Would you pay to gawk at CES?

Allowing consumers to attend the trade show could be a winner for everyone involved

Ly Nguyen of Vietnam cleans a glass desktop at the Tosy Robotics Joint Stock Company booth during set up for the 2014 Consumer Electronics Show (CES) at the Las Vegas Convention Center Saturday, Jan. 4, 2014.

Richard N. Velotta

Richard N. Velotta

Could the Las Vegas convention and trade show business learn a thing or two from the adult film industry?

Don’t let your imagination sink too low. What I mean is, I’d be a wealthy man if I could cash in every request I have received from people asking me how they can get in the door of Southern Nevada’s largest trade show.

CES is a show unlike any other.

More than 150,000 people jam the aisles of the show floor to get a look at prototypes that someday will become consumer electronics standards. The compact disc was introduced at CES, as was the DVD, the VCR and TiVo.

This year, the WristRevolution TechZone, dedicated to music players, phones and cameras mounted on wristbands, is expected to get considerable attention.

Because consumer electronics fascinate us, there’s always a captive audience who wants to get into the show. But unfortunately for the average consumer, CES is open only to industry professionals and the media.

But what if that changed?

The adult film industry began selling public tickets to the Adult Entertainment Expo several years ago, giving porn fans exactly what they wanted — direct access to actors and actresses. The show previously had been a media- and industry-only affair.
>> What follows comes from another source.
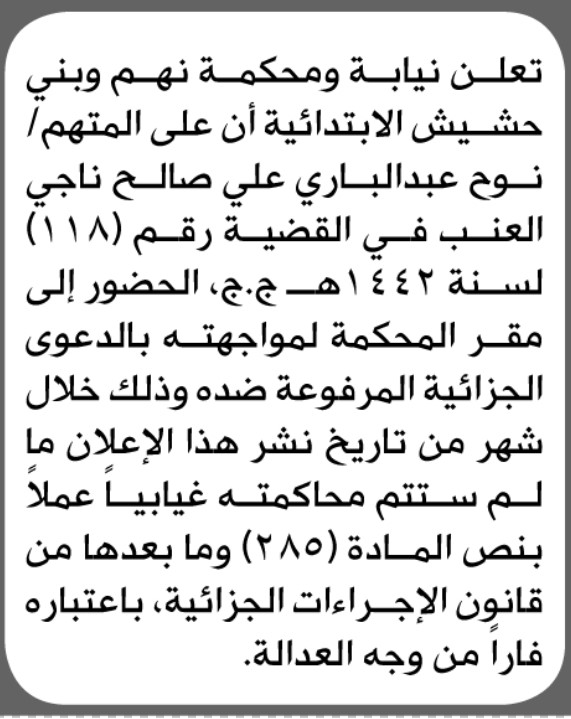 تعلن نيابة ومحكمة نهم وبني حشيش الابتدائية أن على المتهم/ نوح عبدالباري علي صالح ناجي العنب في القضية رقم (١١٨) لسنة ١٤٤٢هـ ج.ج، الحضور إلى مقر المحكمة لمواجهته بالدعوى الجزائية المرفوعة ضده وذلك خلال شهر من تاريخ نشر هذا الإعلان ما لم ستتم محاكمته غيابياً عملاً بنص المادة (٢٨٥) وما بعدها من قانون الإجراءات الجزائية، باعتباره فاراً من وجه العدالة.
It’s now a lucrative business. The adult expo and related events draw huge crowds. With 25,000 people expected, it’s tapped to be the 20th-largest trade show of 2014.
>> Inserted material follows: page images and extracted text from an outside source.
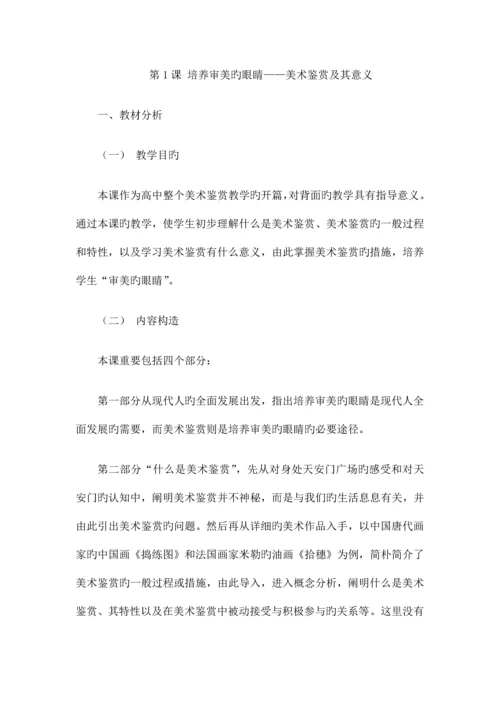 第 1 课 培养审美旳眼睛——美术鉴赏及其意义

一、教材分析

（一） 教学目旳

本课作为高中整个美术鉴赏教学旳开篇，对背面旳教学具有指导意义。通过本课旳教学，使学生初步理解什么是美术鉴赏、美术鉴赏旳一般过程和特性，以及学习美术鉴赏有什么意义，由此掌握美术鉴赏旳措施，培养学生“审美旳眼睛”。

（二） 内容构造

本课重要包括四个部分：

第一部分从现代人旳全面发展出发，指出培养审美旳眼睛是现代人全面发展旳需要，而美术鉴赏则是培养审美旳眼睛旳必要途径。

第二部分“什么是美术鉴赏”，先从对身处天安门广场旳感受和对天安门旳认知中，阐明美术鉴赏并不神秘，而是与我们旳生活息息有关，并由此引出美术鉴赏旳问题。然后再从详细旳美术作品入手，以中国唐代画家旳中国画《捣练图》和法国画家米勒旳油画《拾穗》为例，简朴简介了美术鉴赏旳一般过程或措施，由此导入，进入概念分析，阐明什么是美术鉴赏、其特性以及在美术鉴赏中被动接受与积极参与旳关系等。这里没有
The public is invited to events Jan. 16-18 at the Hard Rock Hotel. A three-day pass costs $300. VIP tickets range from $100 to $120, and a general admission ticket goes for $80.
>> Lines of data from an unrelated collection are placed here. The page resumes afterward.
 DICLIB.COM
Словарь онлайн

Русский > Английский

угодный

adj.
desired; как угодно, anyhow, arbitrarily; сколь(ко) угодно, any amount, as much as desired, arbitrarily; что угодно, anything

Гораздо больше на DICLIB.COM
What do you get for your money? You can browse exhibits, talk to company executives and get your picture taken with porn stars.

2014 CES: Setup

A display of Hisense televisions is shown as workers prepare for the 2014 Consumer Electronics Show (CES) at the Las Vegas Convention Center Saturday, Jan. 4, 2014. Launch slideshow »

AVN has its own niche audience, but CES has broader appeal. Would the public be willing to shell out $15 or $20 to walk the show and see the merchandise?

Other local conventions also could have similar broad appeal. SEMA, the fall automotive show, comes to mind. The National Association of Broadcasters also has a number of celebrity appearances every spring.

The Nightclub and Bar Convention in June and the Global Gaming Expo in October may have enough appeal to draw crowds, too.

The Las Vegas Convention and Visitors Authority negotiates with show producers all the time. The revenue generated from ticket sales could offset the expense of keeping the floor open extra hours.

And it could be a tourism draw. Done right, opening trade show floors to the public could become one more of Las Vegas’ perks.